Representative pictures of digital image analysis (DIA) masks on a resection specimen (A, B) and a core biopsy case (C, D). Blue corresponds to Ki67 negative tumor cells, red indicates Ki67 positive tumor cells, green indicates stromal cells and purple marks immune cells. Black corresponds to necrosis and yellow marks other detections (false cell detections, noise).
Fig. 3Between-(consecutive) section difference in Ki67 scoring.
Bland–Altman plot comparing Ki67 scores between consecutive sections (A). Orange dashed line corresponds to the expected mean zero difference between Ki67 scores of the two sections. Red line represents the observed mean difference between Ki67 scores of the two sections, namely the observed bias (red dashed lines are the CI of the observed mean difference). Blue lines illustrate the range of agreement (lower and upper limit of agreement) based on 95% of differences (blue dashed lines are the CI of the limits of agreement). Black line is the fitted regression line to detect potential proportional error (black dashed lines are the CI of the regression line). B represents the scatter plot with fitted regression between the Ki67 scores of the two consecutive sections.
Fig. 4Between-specimen (CB vs resection specimen) difference in Ki67 scoring.

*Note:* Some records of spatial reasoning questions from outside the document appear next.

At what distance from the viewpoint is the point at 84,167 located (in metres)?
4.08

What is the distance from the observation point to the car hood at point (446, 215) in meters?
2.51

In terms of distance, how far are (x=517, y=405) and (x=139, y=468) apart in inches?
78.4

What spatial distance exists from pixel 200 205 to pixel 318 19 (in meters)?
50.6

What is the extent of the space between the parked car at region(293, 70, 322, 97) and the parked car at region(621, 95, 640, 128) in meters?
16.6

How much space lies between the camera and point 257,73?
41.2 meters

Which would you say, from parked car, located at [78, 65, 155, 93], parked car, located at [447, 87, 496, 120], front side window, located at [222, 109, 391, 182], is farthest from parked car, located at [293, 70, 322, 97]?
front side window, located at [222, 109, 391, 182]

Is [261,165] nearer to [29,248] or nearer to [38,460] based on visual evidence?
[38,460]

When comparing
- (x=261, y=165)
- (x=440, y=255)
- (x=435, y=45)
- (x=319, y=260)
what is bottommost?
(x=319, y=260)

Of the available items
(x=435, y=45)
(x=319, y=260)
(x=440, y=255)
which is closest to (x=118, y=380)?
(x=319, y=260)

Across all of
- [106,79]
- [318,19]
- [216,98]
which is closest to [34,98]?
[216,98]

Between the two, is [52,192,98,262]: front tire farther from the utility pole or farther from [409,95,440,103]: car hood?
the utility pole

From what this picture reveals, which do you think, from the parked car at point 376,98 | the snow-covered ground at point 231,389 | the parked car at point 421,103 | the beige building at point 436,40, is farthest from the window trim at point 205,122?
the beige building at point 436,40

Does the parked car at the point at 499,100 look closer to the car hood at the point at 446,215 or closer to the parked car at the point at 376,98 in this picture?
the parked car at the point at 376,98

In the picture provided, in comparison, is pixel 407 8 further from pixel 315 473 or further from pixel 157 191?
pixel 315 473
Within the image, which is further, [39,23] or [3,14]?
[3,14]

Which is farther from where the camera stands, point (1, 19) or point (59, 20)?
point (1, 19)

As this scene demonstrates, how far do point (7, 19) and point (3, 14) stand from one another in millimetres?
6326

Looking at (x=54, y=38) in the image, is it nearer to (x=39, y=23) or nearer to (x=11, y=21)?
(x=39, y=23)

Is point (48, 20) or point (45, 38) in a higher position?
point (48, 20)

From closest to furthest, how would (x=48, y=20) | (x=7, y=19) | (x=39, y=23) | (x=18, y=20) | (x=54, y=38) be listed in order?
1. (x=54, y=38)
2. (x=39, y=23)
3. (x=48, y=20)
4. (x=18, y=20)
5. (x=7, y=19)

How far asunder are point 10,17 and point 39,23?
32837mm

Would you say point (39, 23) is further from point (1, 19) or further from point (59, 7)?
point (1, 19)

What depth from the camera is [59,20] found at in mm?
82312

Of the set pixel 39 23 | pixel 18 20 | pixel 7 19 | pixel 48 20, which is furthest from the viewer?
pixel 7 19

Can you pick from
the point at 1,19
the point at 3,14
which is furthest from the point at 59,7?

Bland–Altman plot comparing Ki67 scores between specimens (A). Orange dashed line corresponds the expected mean zero difference between Ki67 scores of the two sections. Red line represents the observed mean difference between Ki67 scores of the two sections, namely the observed bias (red dashed lines are the CI of the observed mean difference). Blue lines illustrate the range of agreement (lower and upper limit of agreement) based on 95% of differences (blue dashed lines are the CI of the limits of agreement). Black line is the fitted regression line to detect potential proportional error (black dashed lines are the CI of the regression line). B shows the distributions of Ki67 scores of the two specimens. The bottom/top of the boxes represent the first (Q1)/third (Q3) quartiles, the bold line inside the box represents the median and the two bars outside the box represent the lowest/highest datum still within 1.5× the interquartile range (Q3–Q1). C represents the scatter plot with fitted regression between the Ki67 scores of the two specimens.
Fig. 5Between-specimen (CB vs resection specimen) difference in Ki67 scoring by case and by origin of the cases.
A represents cases collected in the United Kingdom with representative Ki67 IHC images of corresponding CB and resection specimens. B represents cases collected in Japan with representative Ki67 IHC images of corresponding CB and resection specimens. The bottom/top of the boxes represent the first (Q1)/third (Q3) quartiles, the bold line inside the box represents the median and the two bars outside the box represent the lowest/highest datum still within 1.5× the interquartile range (Q3–Q1). Outliers are represented with circles, extreme outliers with asterisk.